___ ARTICLE ___

Montag, den 03. Juni 2024 um 17.00 Uhr in B7- 210 - Seminarraum A
Vortrag von Anatole Gaudin (Marseille) zum Thema: "Homogeneous Function Spaces for Global-in-Time Well-Posedness"
Abstract:
In the last decades, function spaces that control specific amounts of localization and regularity appearing in a PDE have become central to the global-in-time well-posedness of evolution PDEs: those spaces are called homogeneous Sobolev and Besov spaces.
This presentation will focus on the realization of homogeneous function spaces on some half-spaces, extending certain approaches established on the whole space and the flat half-space. The construction we focus on is particularly well-suited for addressing nonlinear partial differential equations with possibly boundary conditions. We will demonstrate how these spaces appear naturally when studying some standard PDEs, and why their usual construction does not fit the goal of studying nonlinear and boundary value problems.
We will specifically discuss the interpolation of these spaces, trace results, and adapted operator theory. This will lead to some global-in-time $\mathrm{L}^q$-maximal regularity results, as well as numerous other variants in this framework, offering a natural extension of some results recently obtained by Danchin, Hieber, Mucha, and Tolksdorf. When considering the flat half-space, it is possible to obtain a Hodge/Helmholtz decomposition (or equivalently the boundedness of the Leray projector) for homogeneous Besov spaces with "sufficiently high" regularity indices. It allows us to also recover various global-in-time $\mathrm{L}^q$-maximal regularity results, such as, for example, an $\mathrm{L}^1_t(\dot{\mathrm{B}}^{s}_{p,1})$ result, which can be of central interest in viscous fluid mechanics.

___

INSTRUCTION A: From the records, return the lines that begin at the line containing "What distance exists" and stop after the line containing "0.54 metres". Omit the pictures from your answer.

___ SOURCE MATERIAL ___

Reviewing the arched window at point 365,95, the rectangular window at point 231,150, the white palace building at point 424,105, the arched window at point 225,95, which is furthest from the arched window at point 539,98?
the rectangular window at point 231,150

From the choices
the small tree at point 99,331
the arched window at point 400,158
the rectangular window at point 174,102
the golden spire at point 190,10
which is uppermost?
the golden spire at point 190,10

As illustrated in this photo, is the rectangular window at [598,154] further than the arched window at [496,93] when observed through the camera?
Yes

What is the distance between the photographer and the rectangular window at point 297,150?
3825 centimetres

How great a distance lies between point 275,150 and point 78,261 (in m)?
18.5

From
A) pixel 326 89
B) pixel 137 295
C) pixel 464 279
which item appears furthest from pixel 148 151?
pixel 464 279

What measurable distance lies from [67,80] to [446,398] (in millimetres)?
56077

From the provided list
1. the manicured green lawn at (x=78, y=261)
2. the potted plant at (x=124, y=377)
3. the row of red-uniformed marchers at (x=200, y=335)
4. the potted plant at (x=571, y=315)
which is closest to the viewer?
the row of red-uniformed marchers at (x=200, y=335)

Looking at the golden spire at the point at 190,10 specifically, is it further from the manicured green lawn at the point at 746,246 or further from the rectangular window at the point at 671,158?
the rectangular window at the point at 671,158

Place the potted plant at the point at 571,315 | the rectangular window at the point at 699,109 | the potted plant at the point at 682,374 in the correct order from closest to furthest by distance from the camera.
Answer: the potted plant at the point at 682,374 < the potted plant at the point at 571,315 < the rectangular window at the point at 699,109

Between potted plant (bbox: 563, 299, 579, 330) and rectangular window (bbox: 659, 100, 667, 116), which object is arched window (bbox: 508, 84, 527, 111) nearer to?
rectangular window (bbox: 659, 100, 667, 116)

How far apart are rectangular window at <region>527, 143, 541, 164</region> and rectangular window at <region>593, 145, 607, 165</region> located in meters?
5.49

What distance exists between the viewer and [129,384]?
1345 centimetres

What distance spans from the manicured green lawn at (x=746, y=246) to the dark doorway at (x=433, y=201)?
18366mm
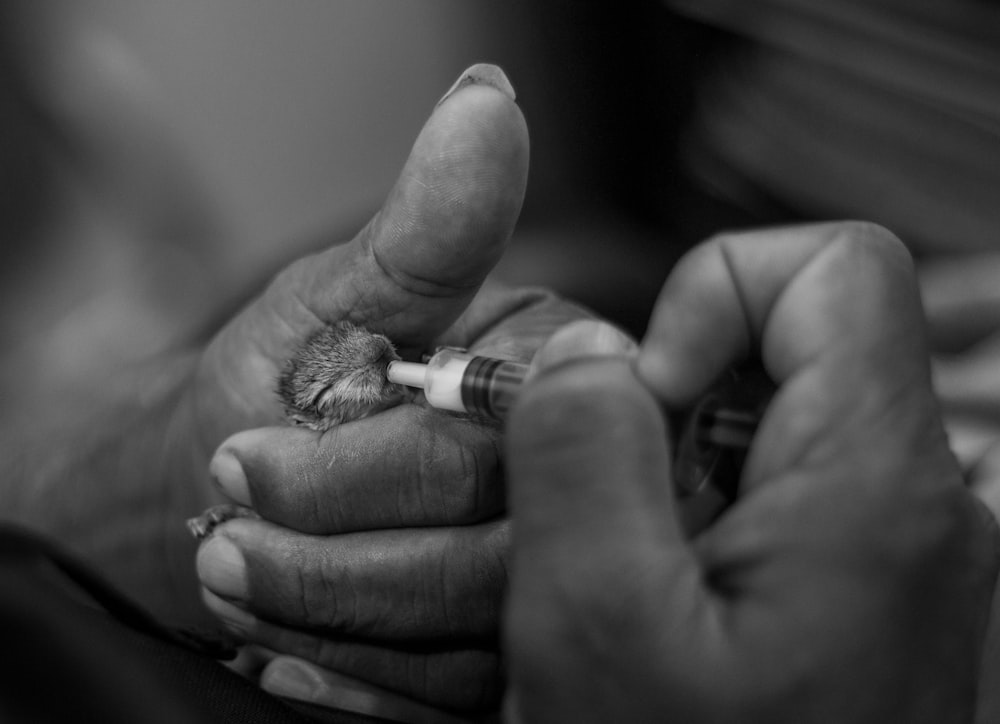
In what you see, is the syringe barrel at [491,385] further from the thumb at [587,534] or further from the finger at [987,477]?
the finger at [987,477]

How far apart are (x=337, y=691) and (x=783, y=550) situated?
0.54 metres

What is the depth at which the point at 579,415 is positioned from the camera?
38 centimetres

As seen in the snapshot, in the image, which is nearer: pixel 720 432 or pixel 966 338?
pixel 720 432

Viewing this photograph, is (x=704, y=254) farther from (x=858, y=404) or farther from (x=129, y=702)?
(x=129, y=702)

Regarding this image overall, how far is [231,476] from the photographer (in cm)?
75

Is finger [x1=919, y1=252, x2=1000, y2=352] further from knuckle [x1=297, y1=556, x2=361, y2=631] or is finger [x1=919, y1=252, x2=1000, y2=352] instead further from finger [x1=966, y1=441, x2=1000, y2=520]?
knuckle [x1=297, y1=556, x2=361, y2=631]

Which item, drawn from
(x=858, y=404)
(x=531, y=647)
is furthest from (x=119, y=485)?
(x=858, y=404)

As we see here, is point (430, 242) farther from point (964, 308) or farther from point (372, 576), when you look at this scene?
point (964, 308)

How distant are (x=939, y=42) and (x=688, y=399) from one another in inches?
41.3

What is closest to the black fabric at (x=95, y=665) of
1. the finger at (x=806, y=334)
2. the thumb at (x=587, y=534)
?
the thumb at (x=587, y=534)

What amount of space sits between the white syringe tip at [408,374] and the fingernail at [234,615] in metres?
0.31

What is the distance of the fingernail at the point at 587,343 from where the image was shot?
0.47 meters

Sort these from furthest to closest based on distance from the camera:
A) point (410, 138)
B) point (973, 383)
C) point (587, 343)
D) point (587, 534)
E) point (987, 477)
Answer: point (410, 138), point (973, 383), point (987, 477), point (587, 343), point (587, 534)

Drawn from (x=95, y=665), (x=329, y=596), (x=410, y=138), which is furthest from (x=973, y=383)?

___

INSTRUCTION B: Retype the passage of the seminar abstract that begins at the words "This presentation will" and stops after the words "boundary value problems.".

RESULT A:
What distance exists between the viewer and [129,384]?
1345 centimetres

What distance spans from the manicured green lawn at (x=746, y=246) to the dark doorway at (x=433, y=201)?
18366mm
In what you see, is the syringe barrel at [491,385] further from the thumb at [587,534] or further from the finger at [987,477]?
the finger at [987,477]

How far apart are (x=337, y=691) and (x=783, y=550) situated?
0.54 metres

RESULT B:
This presentation will focus on the realization of homogeneous function spaces on some half-spaces, extending certain approaches established on the whole space and the flat half-space. The construction we focus on is particularly well-suited for addressing nonlinear partial differential equations with possibly boundary conditions. We will demonstrate how these spaces appear naturally when studying some standard PDEs, and why their usual construction does not fit the goal of studying nonlinear and boundary value problems.